§ **PROBLEM TO WORK ON**: Nothing but the lines from the one with "How much distance" to the final line should be returned, each exactly as it appears.

§ **SOURCE DATA**:
_ _ _ _ _ _ _
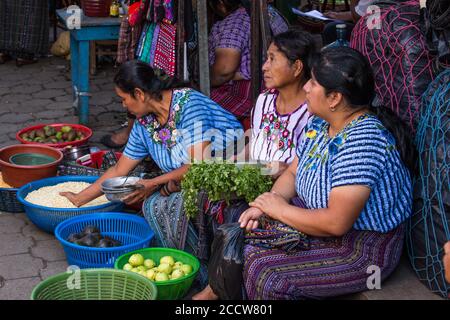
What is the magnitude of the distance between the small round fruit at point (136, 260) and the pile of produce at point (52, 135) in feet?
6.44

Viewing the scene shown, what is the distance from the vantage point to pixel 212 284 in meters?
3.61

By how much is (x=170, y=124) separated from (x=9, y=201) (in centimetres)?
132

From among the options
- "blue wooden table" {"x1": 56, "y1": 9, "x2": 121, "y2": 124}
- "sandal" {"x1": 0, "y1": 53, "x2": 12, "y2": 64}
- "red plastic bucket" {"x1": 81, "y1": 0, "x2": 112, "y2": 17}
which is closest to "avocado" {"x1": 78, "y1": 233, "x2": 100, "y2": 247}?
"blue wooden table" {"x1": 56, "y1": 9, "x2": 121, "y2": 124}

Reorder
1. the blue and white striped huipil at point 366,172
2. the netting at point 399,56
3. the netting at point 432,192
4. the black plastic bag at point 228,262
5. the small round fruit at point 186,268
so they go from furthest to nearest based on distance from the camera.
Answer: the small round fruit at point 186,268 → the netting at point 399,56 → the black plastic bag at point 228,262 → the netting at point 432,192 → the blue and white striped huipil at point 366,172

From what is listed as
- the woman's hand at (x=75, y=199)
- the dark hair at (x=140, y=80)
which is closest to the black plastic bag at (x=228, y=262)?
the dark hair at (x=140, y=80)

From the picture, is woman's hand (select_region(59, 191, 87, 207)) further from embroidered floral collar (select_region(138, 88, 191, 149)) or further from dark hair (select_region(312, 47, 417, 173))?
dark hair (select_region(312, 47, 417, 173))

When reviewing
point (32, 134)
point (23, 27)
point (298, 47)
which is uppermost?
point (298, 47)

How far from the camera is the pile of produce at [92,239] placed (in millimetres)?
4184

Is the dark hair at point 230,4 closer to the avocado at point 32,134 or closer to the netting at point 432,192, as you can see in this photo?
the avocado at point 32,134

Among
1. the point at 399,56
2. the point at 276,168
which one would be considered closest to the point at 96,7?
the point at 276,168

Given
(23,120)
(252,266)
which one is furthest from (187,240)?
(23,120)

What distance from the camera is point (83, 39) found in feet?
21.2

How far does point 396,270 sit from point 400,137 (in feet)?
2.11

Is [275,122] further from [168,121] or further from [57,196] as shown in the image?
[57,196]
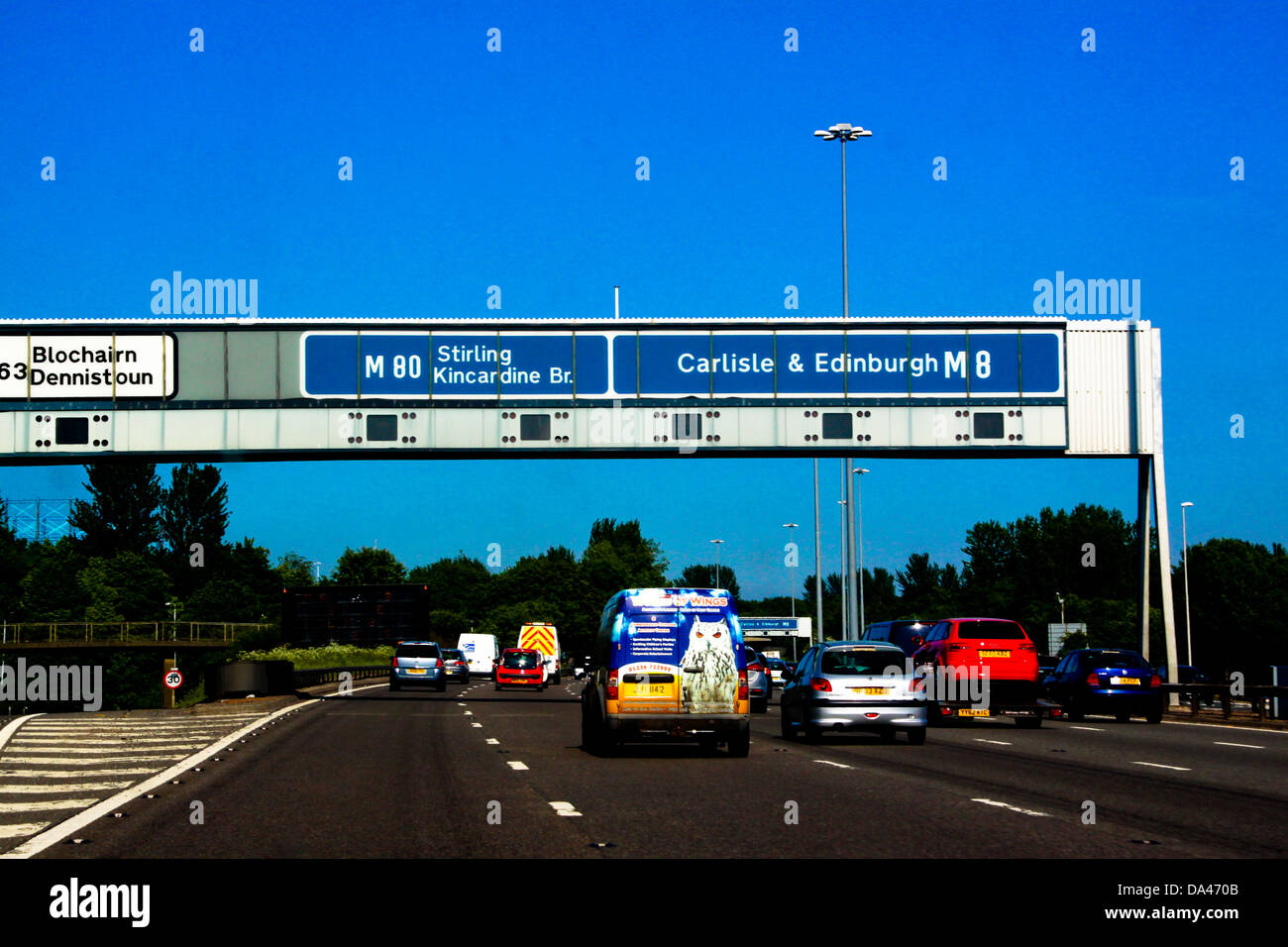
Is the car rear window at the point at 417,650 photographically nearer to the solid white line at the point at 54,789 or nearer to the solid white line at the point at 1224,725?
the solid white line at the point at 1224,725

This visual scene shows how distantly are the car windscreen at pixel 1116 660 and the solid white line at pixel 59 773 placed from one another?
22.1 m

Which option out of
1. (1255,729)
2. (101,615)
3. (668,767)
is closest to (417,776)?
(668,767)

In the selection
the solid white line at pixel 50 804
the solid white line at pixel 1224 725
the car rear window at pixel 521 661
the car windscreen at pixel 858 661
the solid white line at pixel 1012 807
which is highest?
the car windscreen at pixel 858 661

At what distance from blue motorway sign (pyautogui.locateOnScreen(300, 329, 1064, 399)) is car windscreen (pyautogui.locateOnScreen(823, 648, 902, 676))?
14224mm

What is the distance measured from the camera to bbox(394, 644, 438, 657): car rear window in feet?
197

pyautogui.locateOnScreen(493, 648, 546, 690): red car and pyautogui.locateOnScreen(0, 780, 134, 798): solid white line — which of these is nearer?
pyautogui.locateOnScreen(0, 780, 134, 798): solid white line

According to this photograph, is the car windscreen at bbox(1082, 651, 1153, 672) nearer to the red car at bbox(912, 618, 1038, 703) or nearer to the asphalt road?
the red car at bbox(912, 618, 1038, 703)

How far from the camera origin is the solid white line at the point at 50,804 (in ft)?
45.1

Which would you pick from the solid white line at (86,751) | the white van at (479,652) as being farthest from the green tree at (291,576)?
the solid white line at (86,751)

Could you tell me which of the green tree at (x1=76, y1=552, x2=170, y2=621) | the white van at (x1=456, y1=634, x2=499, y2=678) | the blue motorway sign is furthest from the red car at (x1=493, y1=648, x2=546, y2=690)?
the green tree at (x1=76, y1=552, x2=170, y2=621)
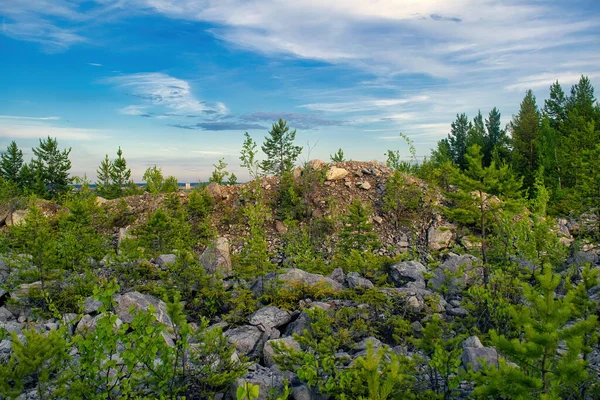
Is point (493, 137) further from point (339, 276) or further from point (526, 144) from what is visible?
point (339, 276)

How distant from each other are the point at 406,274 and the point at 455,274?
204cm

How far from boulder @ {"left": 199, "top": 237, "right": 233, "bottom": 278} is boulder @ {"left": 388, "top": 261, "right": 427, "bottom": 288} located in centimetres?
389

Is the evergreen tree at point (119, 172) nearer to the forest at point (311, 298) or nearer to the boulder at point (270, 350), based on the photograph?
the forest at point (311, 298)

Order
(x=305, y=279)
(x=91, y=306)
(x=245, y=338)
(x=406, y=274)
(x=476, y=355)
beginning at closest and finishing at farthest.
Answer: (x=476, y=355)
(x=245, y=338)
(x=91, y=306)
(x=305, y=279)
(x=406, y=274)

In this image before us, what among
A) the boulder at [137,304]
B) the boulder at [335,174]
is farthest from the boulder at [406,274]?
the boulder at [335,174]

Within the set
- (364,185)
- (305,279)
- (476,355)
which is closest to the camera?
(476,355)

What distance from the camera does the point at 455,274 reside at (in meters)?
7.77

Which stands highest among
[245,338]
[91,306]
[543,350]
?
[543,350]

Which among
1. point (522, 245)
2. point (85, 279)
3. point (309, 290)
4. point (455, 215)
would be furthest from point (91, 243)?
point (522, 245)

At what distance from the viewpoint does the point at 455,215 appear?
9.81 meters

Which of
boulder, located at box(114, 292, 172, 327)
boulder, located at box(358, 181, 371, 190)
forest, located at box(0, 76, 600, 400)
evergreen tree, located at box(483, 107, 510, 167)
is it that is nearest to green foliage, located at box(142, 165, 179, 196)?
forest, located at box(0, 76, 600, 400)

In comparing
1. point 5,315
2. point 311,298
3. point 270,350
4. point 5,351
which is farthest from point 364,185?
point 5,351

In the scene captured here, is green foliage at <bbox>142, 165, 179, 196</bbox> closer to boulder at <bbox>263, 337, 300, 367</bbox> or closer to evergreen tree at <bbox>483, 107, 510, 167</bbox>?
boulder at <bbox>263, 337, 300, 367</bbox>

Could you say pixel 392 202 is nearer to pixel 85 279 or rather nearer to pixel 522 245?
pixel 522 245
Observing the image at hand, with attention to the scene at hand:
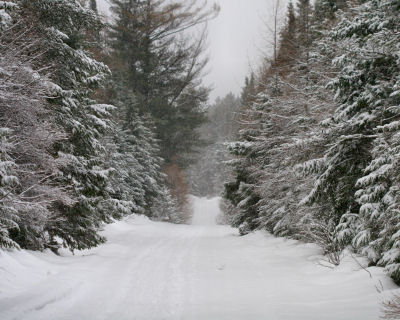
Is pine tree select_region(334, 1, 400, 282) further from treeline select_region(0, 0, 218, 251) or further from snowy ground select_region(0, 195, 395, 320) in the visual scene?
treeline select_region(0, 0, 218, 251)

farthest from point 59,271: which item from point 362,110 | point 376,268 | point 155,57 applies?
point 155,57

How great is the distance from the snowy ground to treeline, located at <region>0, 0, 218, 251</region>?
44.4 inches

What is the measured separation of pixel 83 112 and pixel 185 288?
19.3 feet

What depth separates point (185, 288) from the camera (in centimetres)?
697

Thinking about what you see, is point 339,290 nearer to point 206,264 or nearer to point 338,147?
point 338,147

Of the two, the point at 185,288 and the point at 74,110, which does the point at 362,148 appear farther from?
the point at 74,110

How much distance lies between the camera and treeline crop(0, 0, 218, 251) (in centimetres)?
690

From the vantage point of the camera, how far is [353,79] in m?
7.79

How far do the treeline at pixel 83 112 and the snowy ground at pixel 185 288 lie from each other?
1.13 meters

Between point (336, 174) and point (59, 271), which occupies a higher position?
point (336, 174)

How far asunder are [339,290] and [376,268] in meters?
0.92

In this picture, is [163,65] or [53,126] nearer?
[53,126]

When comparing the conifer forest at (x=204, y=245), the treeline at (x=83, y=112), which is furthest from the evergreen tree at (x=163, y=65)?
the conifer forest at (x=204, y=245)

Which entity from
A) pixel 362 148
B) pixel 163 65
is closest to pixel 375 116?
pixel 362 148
_ _ _ _ _ _ _
§ **EXERCISE RESULT**:
How much distance lies between the camera and treeline crop(0, 0, 218, 251) (in centimetres)?
690

From the vantage point of the camera, how far is [353,79] in m?
7.79

How far do the treeline at pixel 83 112 and the snowy ground at pixel 185 288 lie from each other?
1.13 meters

Between point (336, 174) and point (59, 271), which occupies a higher position?
point (336, 174)

How far asunder are [339,290] and [376,268] in meters?
0.92

In this picture, is [163,65] or [53,126] nearer?
[53,126]

When comparing the conifer forest at (x=204, y=245), the treeline at (x=83, y=112), which is furthest from the evergreen tree at (x=163, y=65)?
the conifer forest at (x=204, y=245)

Which entity from
A) pixel 362 148
B) pixel 163 65
is closest to pixel 375 116?
pixel 362 148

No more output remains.